▶ **Task requirements**
Make an exact copy of all the entries, with the pictures left out.

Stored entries
========

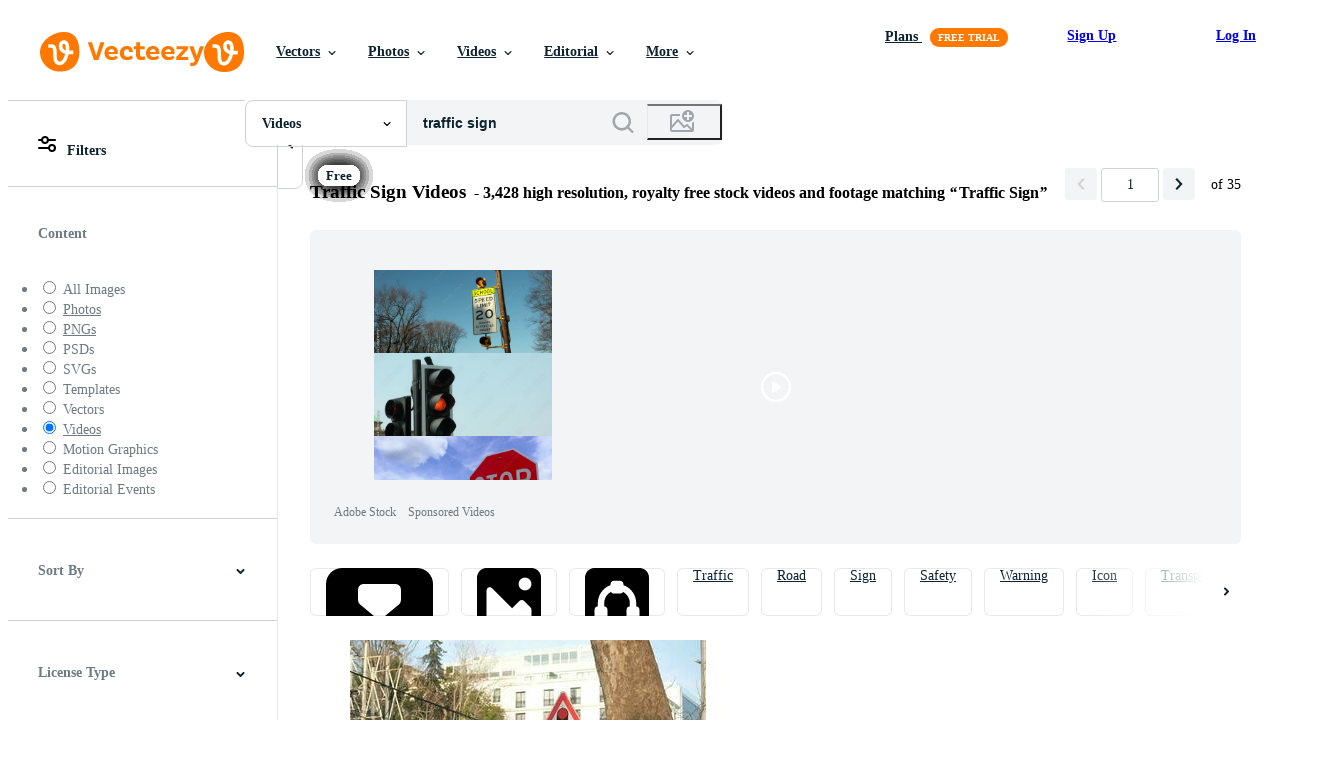

--- FILE ---
content_type: text/javascript
request_url: https://static.vecteezy.com/vite/assets/duration-range-controller-5_tLOii5-1.js
body_size: 33
content:
import{a as s}from"./stimulus-helpers-Bg5ApOVk-1.js";import r from"./ez-double-range-controller-BrXCiKyP-1.js";import"./stimulus-Cq41p_up-1.js";import"./ez-base-controller-DuL8VR07-1.js";class i extends r{constructor(){super(...arguments),this.setRangeDisplay=(t,e)=>{this.displayLeftTarget.innerHTML=this.displaySecondsAsMinutes(t),this.displayRightTarget.innerHTML=this.displaySecondsAsMinutes(e)},this.displaySecondsAsMinutes=t=>{const e=Math.floor(t%60),n=e<10?`0${e}`:e;return`${Math.floor(t/60)}:${n}`}}connect(){super.connect(),this.element.addEventListener("input",this.rangeChange),this.element.addEventListener("change",this.rangeChange)}disconnect(){super.disconnect(),this.element.removeEventListener("input",this.rangeChange),this.element.removeEventListener("change",this.rangeChange)}}s({name:"duration-range",import:i});export{i as default};


--- FILE ---
content_type: text/javascript
request_url: https://static.vecteezy.com/vite/assets/ez-double-range-controller-BrXCiKyP-1.js
body_size: 273
content:
import{a as h}from"./stimulus-helpers-Bg5ApOVk-1.js";import c from"./ez-base-controller-DuL8VR07-1.js";import"./stimulus-Cq41p_up-1.js";const s=class s extends c{constructor(){super(...arguments),this.rangeChange=()=>{const e=parseFloat(this.rangeATarget.value),a=parseFloat(this.rangeBTarget.value),i=e<=a?e:a,r=e>a?e:a,g=(i-this.rangeMin)/this.rangeBasis*100;this.activeTrackTarget.style.left=`${g}%`;const n=(this.rangeMax-r)/this.rangeBasis*100;this.activeTrackTarget.style.right=`${n}%`,this.selectedMaxRange(n),this.setRangeDisplay(i,r)},this.selectedMaxRange=e=>e===0?this.element.classList.add("selected-max-range"):this.element.classList.remove("selected-max-range"),this.setRangeDisplay=(e,a)=>{this.displayLeftTarget.innerHTML=e,this.displayRightTarget.innerHTML=a}}connect(){this.rangeMin=this.rangeATarget.min,this.rangeMax=this.rangeATarget.max,this.rangeBasis=this.rangeMax-this.rangeMin,this.rangeChange()}};s.targets=["rangeA","rangeB","activeTrack","displayLeft","displayRight"];let t=s;h({name:"ez-double-range",import:t});export{t as default};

========

▶ **Solution to this task**
--- FILE ---
content_type: text/javascript
request_url: https://static.vecteezy.com/vite/assets/duration-range-controller-5_tLOii5-1.js
body_size: 33
content:
import{a as s}from"./stimulus-helpers-Bg5ApOVk-1.js";import r from"./ez-double-range-controller-BrXCiKyP-1.js";import"./stimulus-Cq41p_up-1.js";import"./ez-base-controller-DuL8VR07-1.js";class i extends r{constructor(){super(...arguments),this.setRangeDisplay=(t,e)=>{this.displayLeftTarget.innerHTML=this.displaySecondsAsMinutes(t),this.displayRightTarget.innerHTML=this.displaySecondsAsMinutes(e)},this.displaySecondsAsMinutes=t=>{const e=Math.floor(t%60),n=e<10?`0${e}`:e;return`${Math.floor(t/60)}:${n}`}}connect(){super.connect(),this.element.addEventListener("input",this.rangeChange),this.element.addEventListener("change",this.rangeChange)}disconnect(){super.disconnect(),this.element.removeEventListener("input",this.rangeChange),this.element.removeEventListener("change",this.rangeChange)}}s({name:"duration-range",import:i});export{i as default};


--- FILE ---
content_type: text/javascript
request_url: https://static.vecteezy.com/vite/assets/ez-double-range-controller-BrXCiKyP-1.js
body_size: 273
content:
import{a as h}from"./stimulus-helpers-Bg5ApOVk-1.js";import c from"./ez-base-controller-DuL8VR07-1.js";import"./stimulus-Cq41p_up-1.js";const s=class s extends c{constructor(){super(...arguments),this.rangeChange=()=>{const e=parseFloat(this.rangeATarget.value),a=parseFloat(this.rangeBTarget.value),i=e<=a?e:a,r=e>a?e:a,g=(i-this.rangeMin)/this.rangeBasis*100;this.activeTrackTarget.style.left=`${g}%`;const n=(this.rangeMax-r)/this.rangeBasis*100;this.activeTrackTarget.style.right=`${n}%`,this.selectedMaxRange(n),this.setRangeDisplay(i,r)},this.selectedMaxRange=e=>e===0?this.element.classList.add("selected-max-range"):this.element.classList.remove("selected-max-range"),this.setRangeDisplay=(e,a)=>{this.displayLeftTarget.innerHTML=e,this.displayRightTarget.innerHTML=a}}connect(){this.rangeMin=this.rangeATarget.min,this.rangeMax=this.rangeATarget.max,this.rangeBasis=this.rangeMax-this.rangeMin,this.rangeChange()}};s.targets=["rangeA","rangeB","activeTrack","displayLeft","displayRight"];let t=s;h({name:"ez-double-range",import:t});export{t as default};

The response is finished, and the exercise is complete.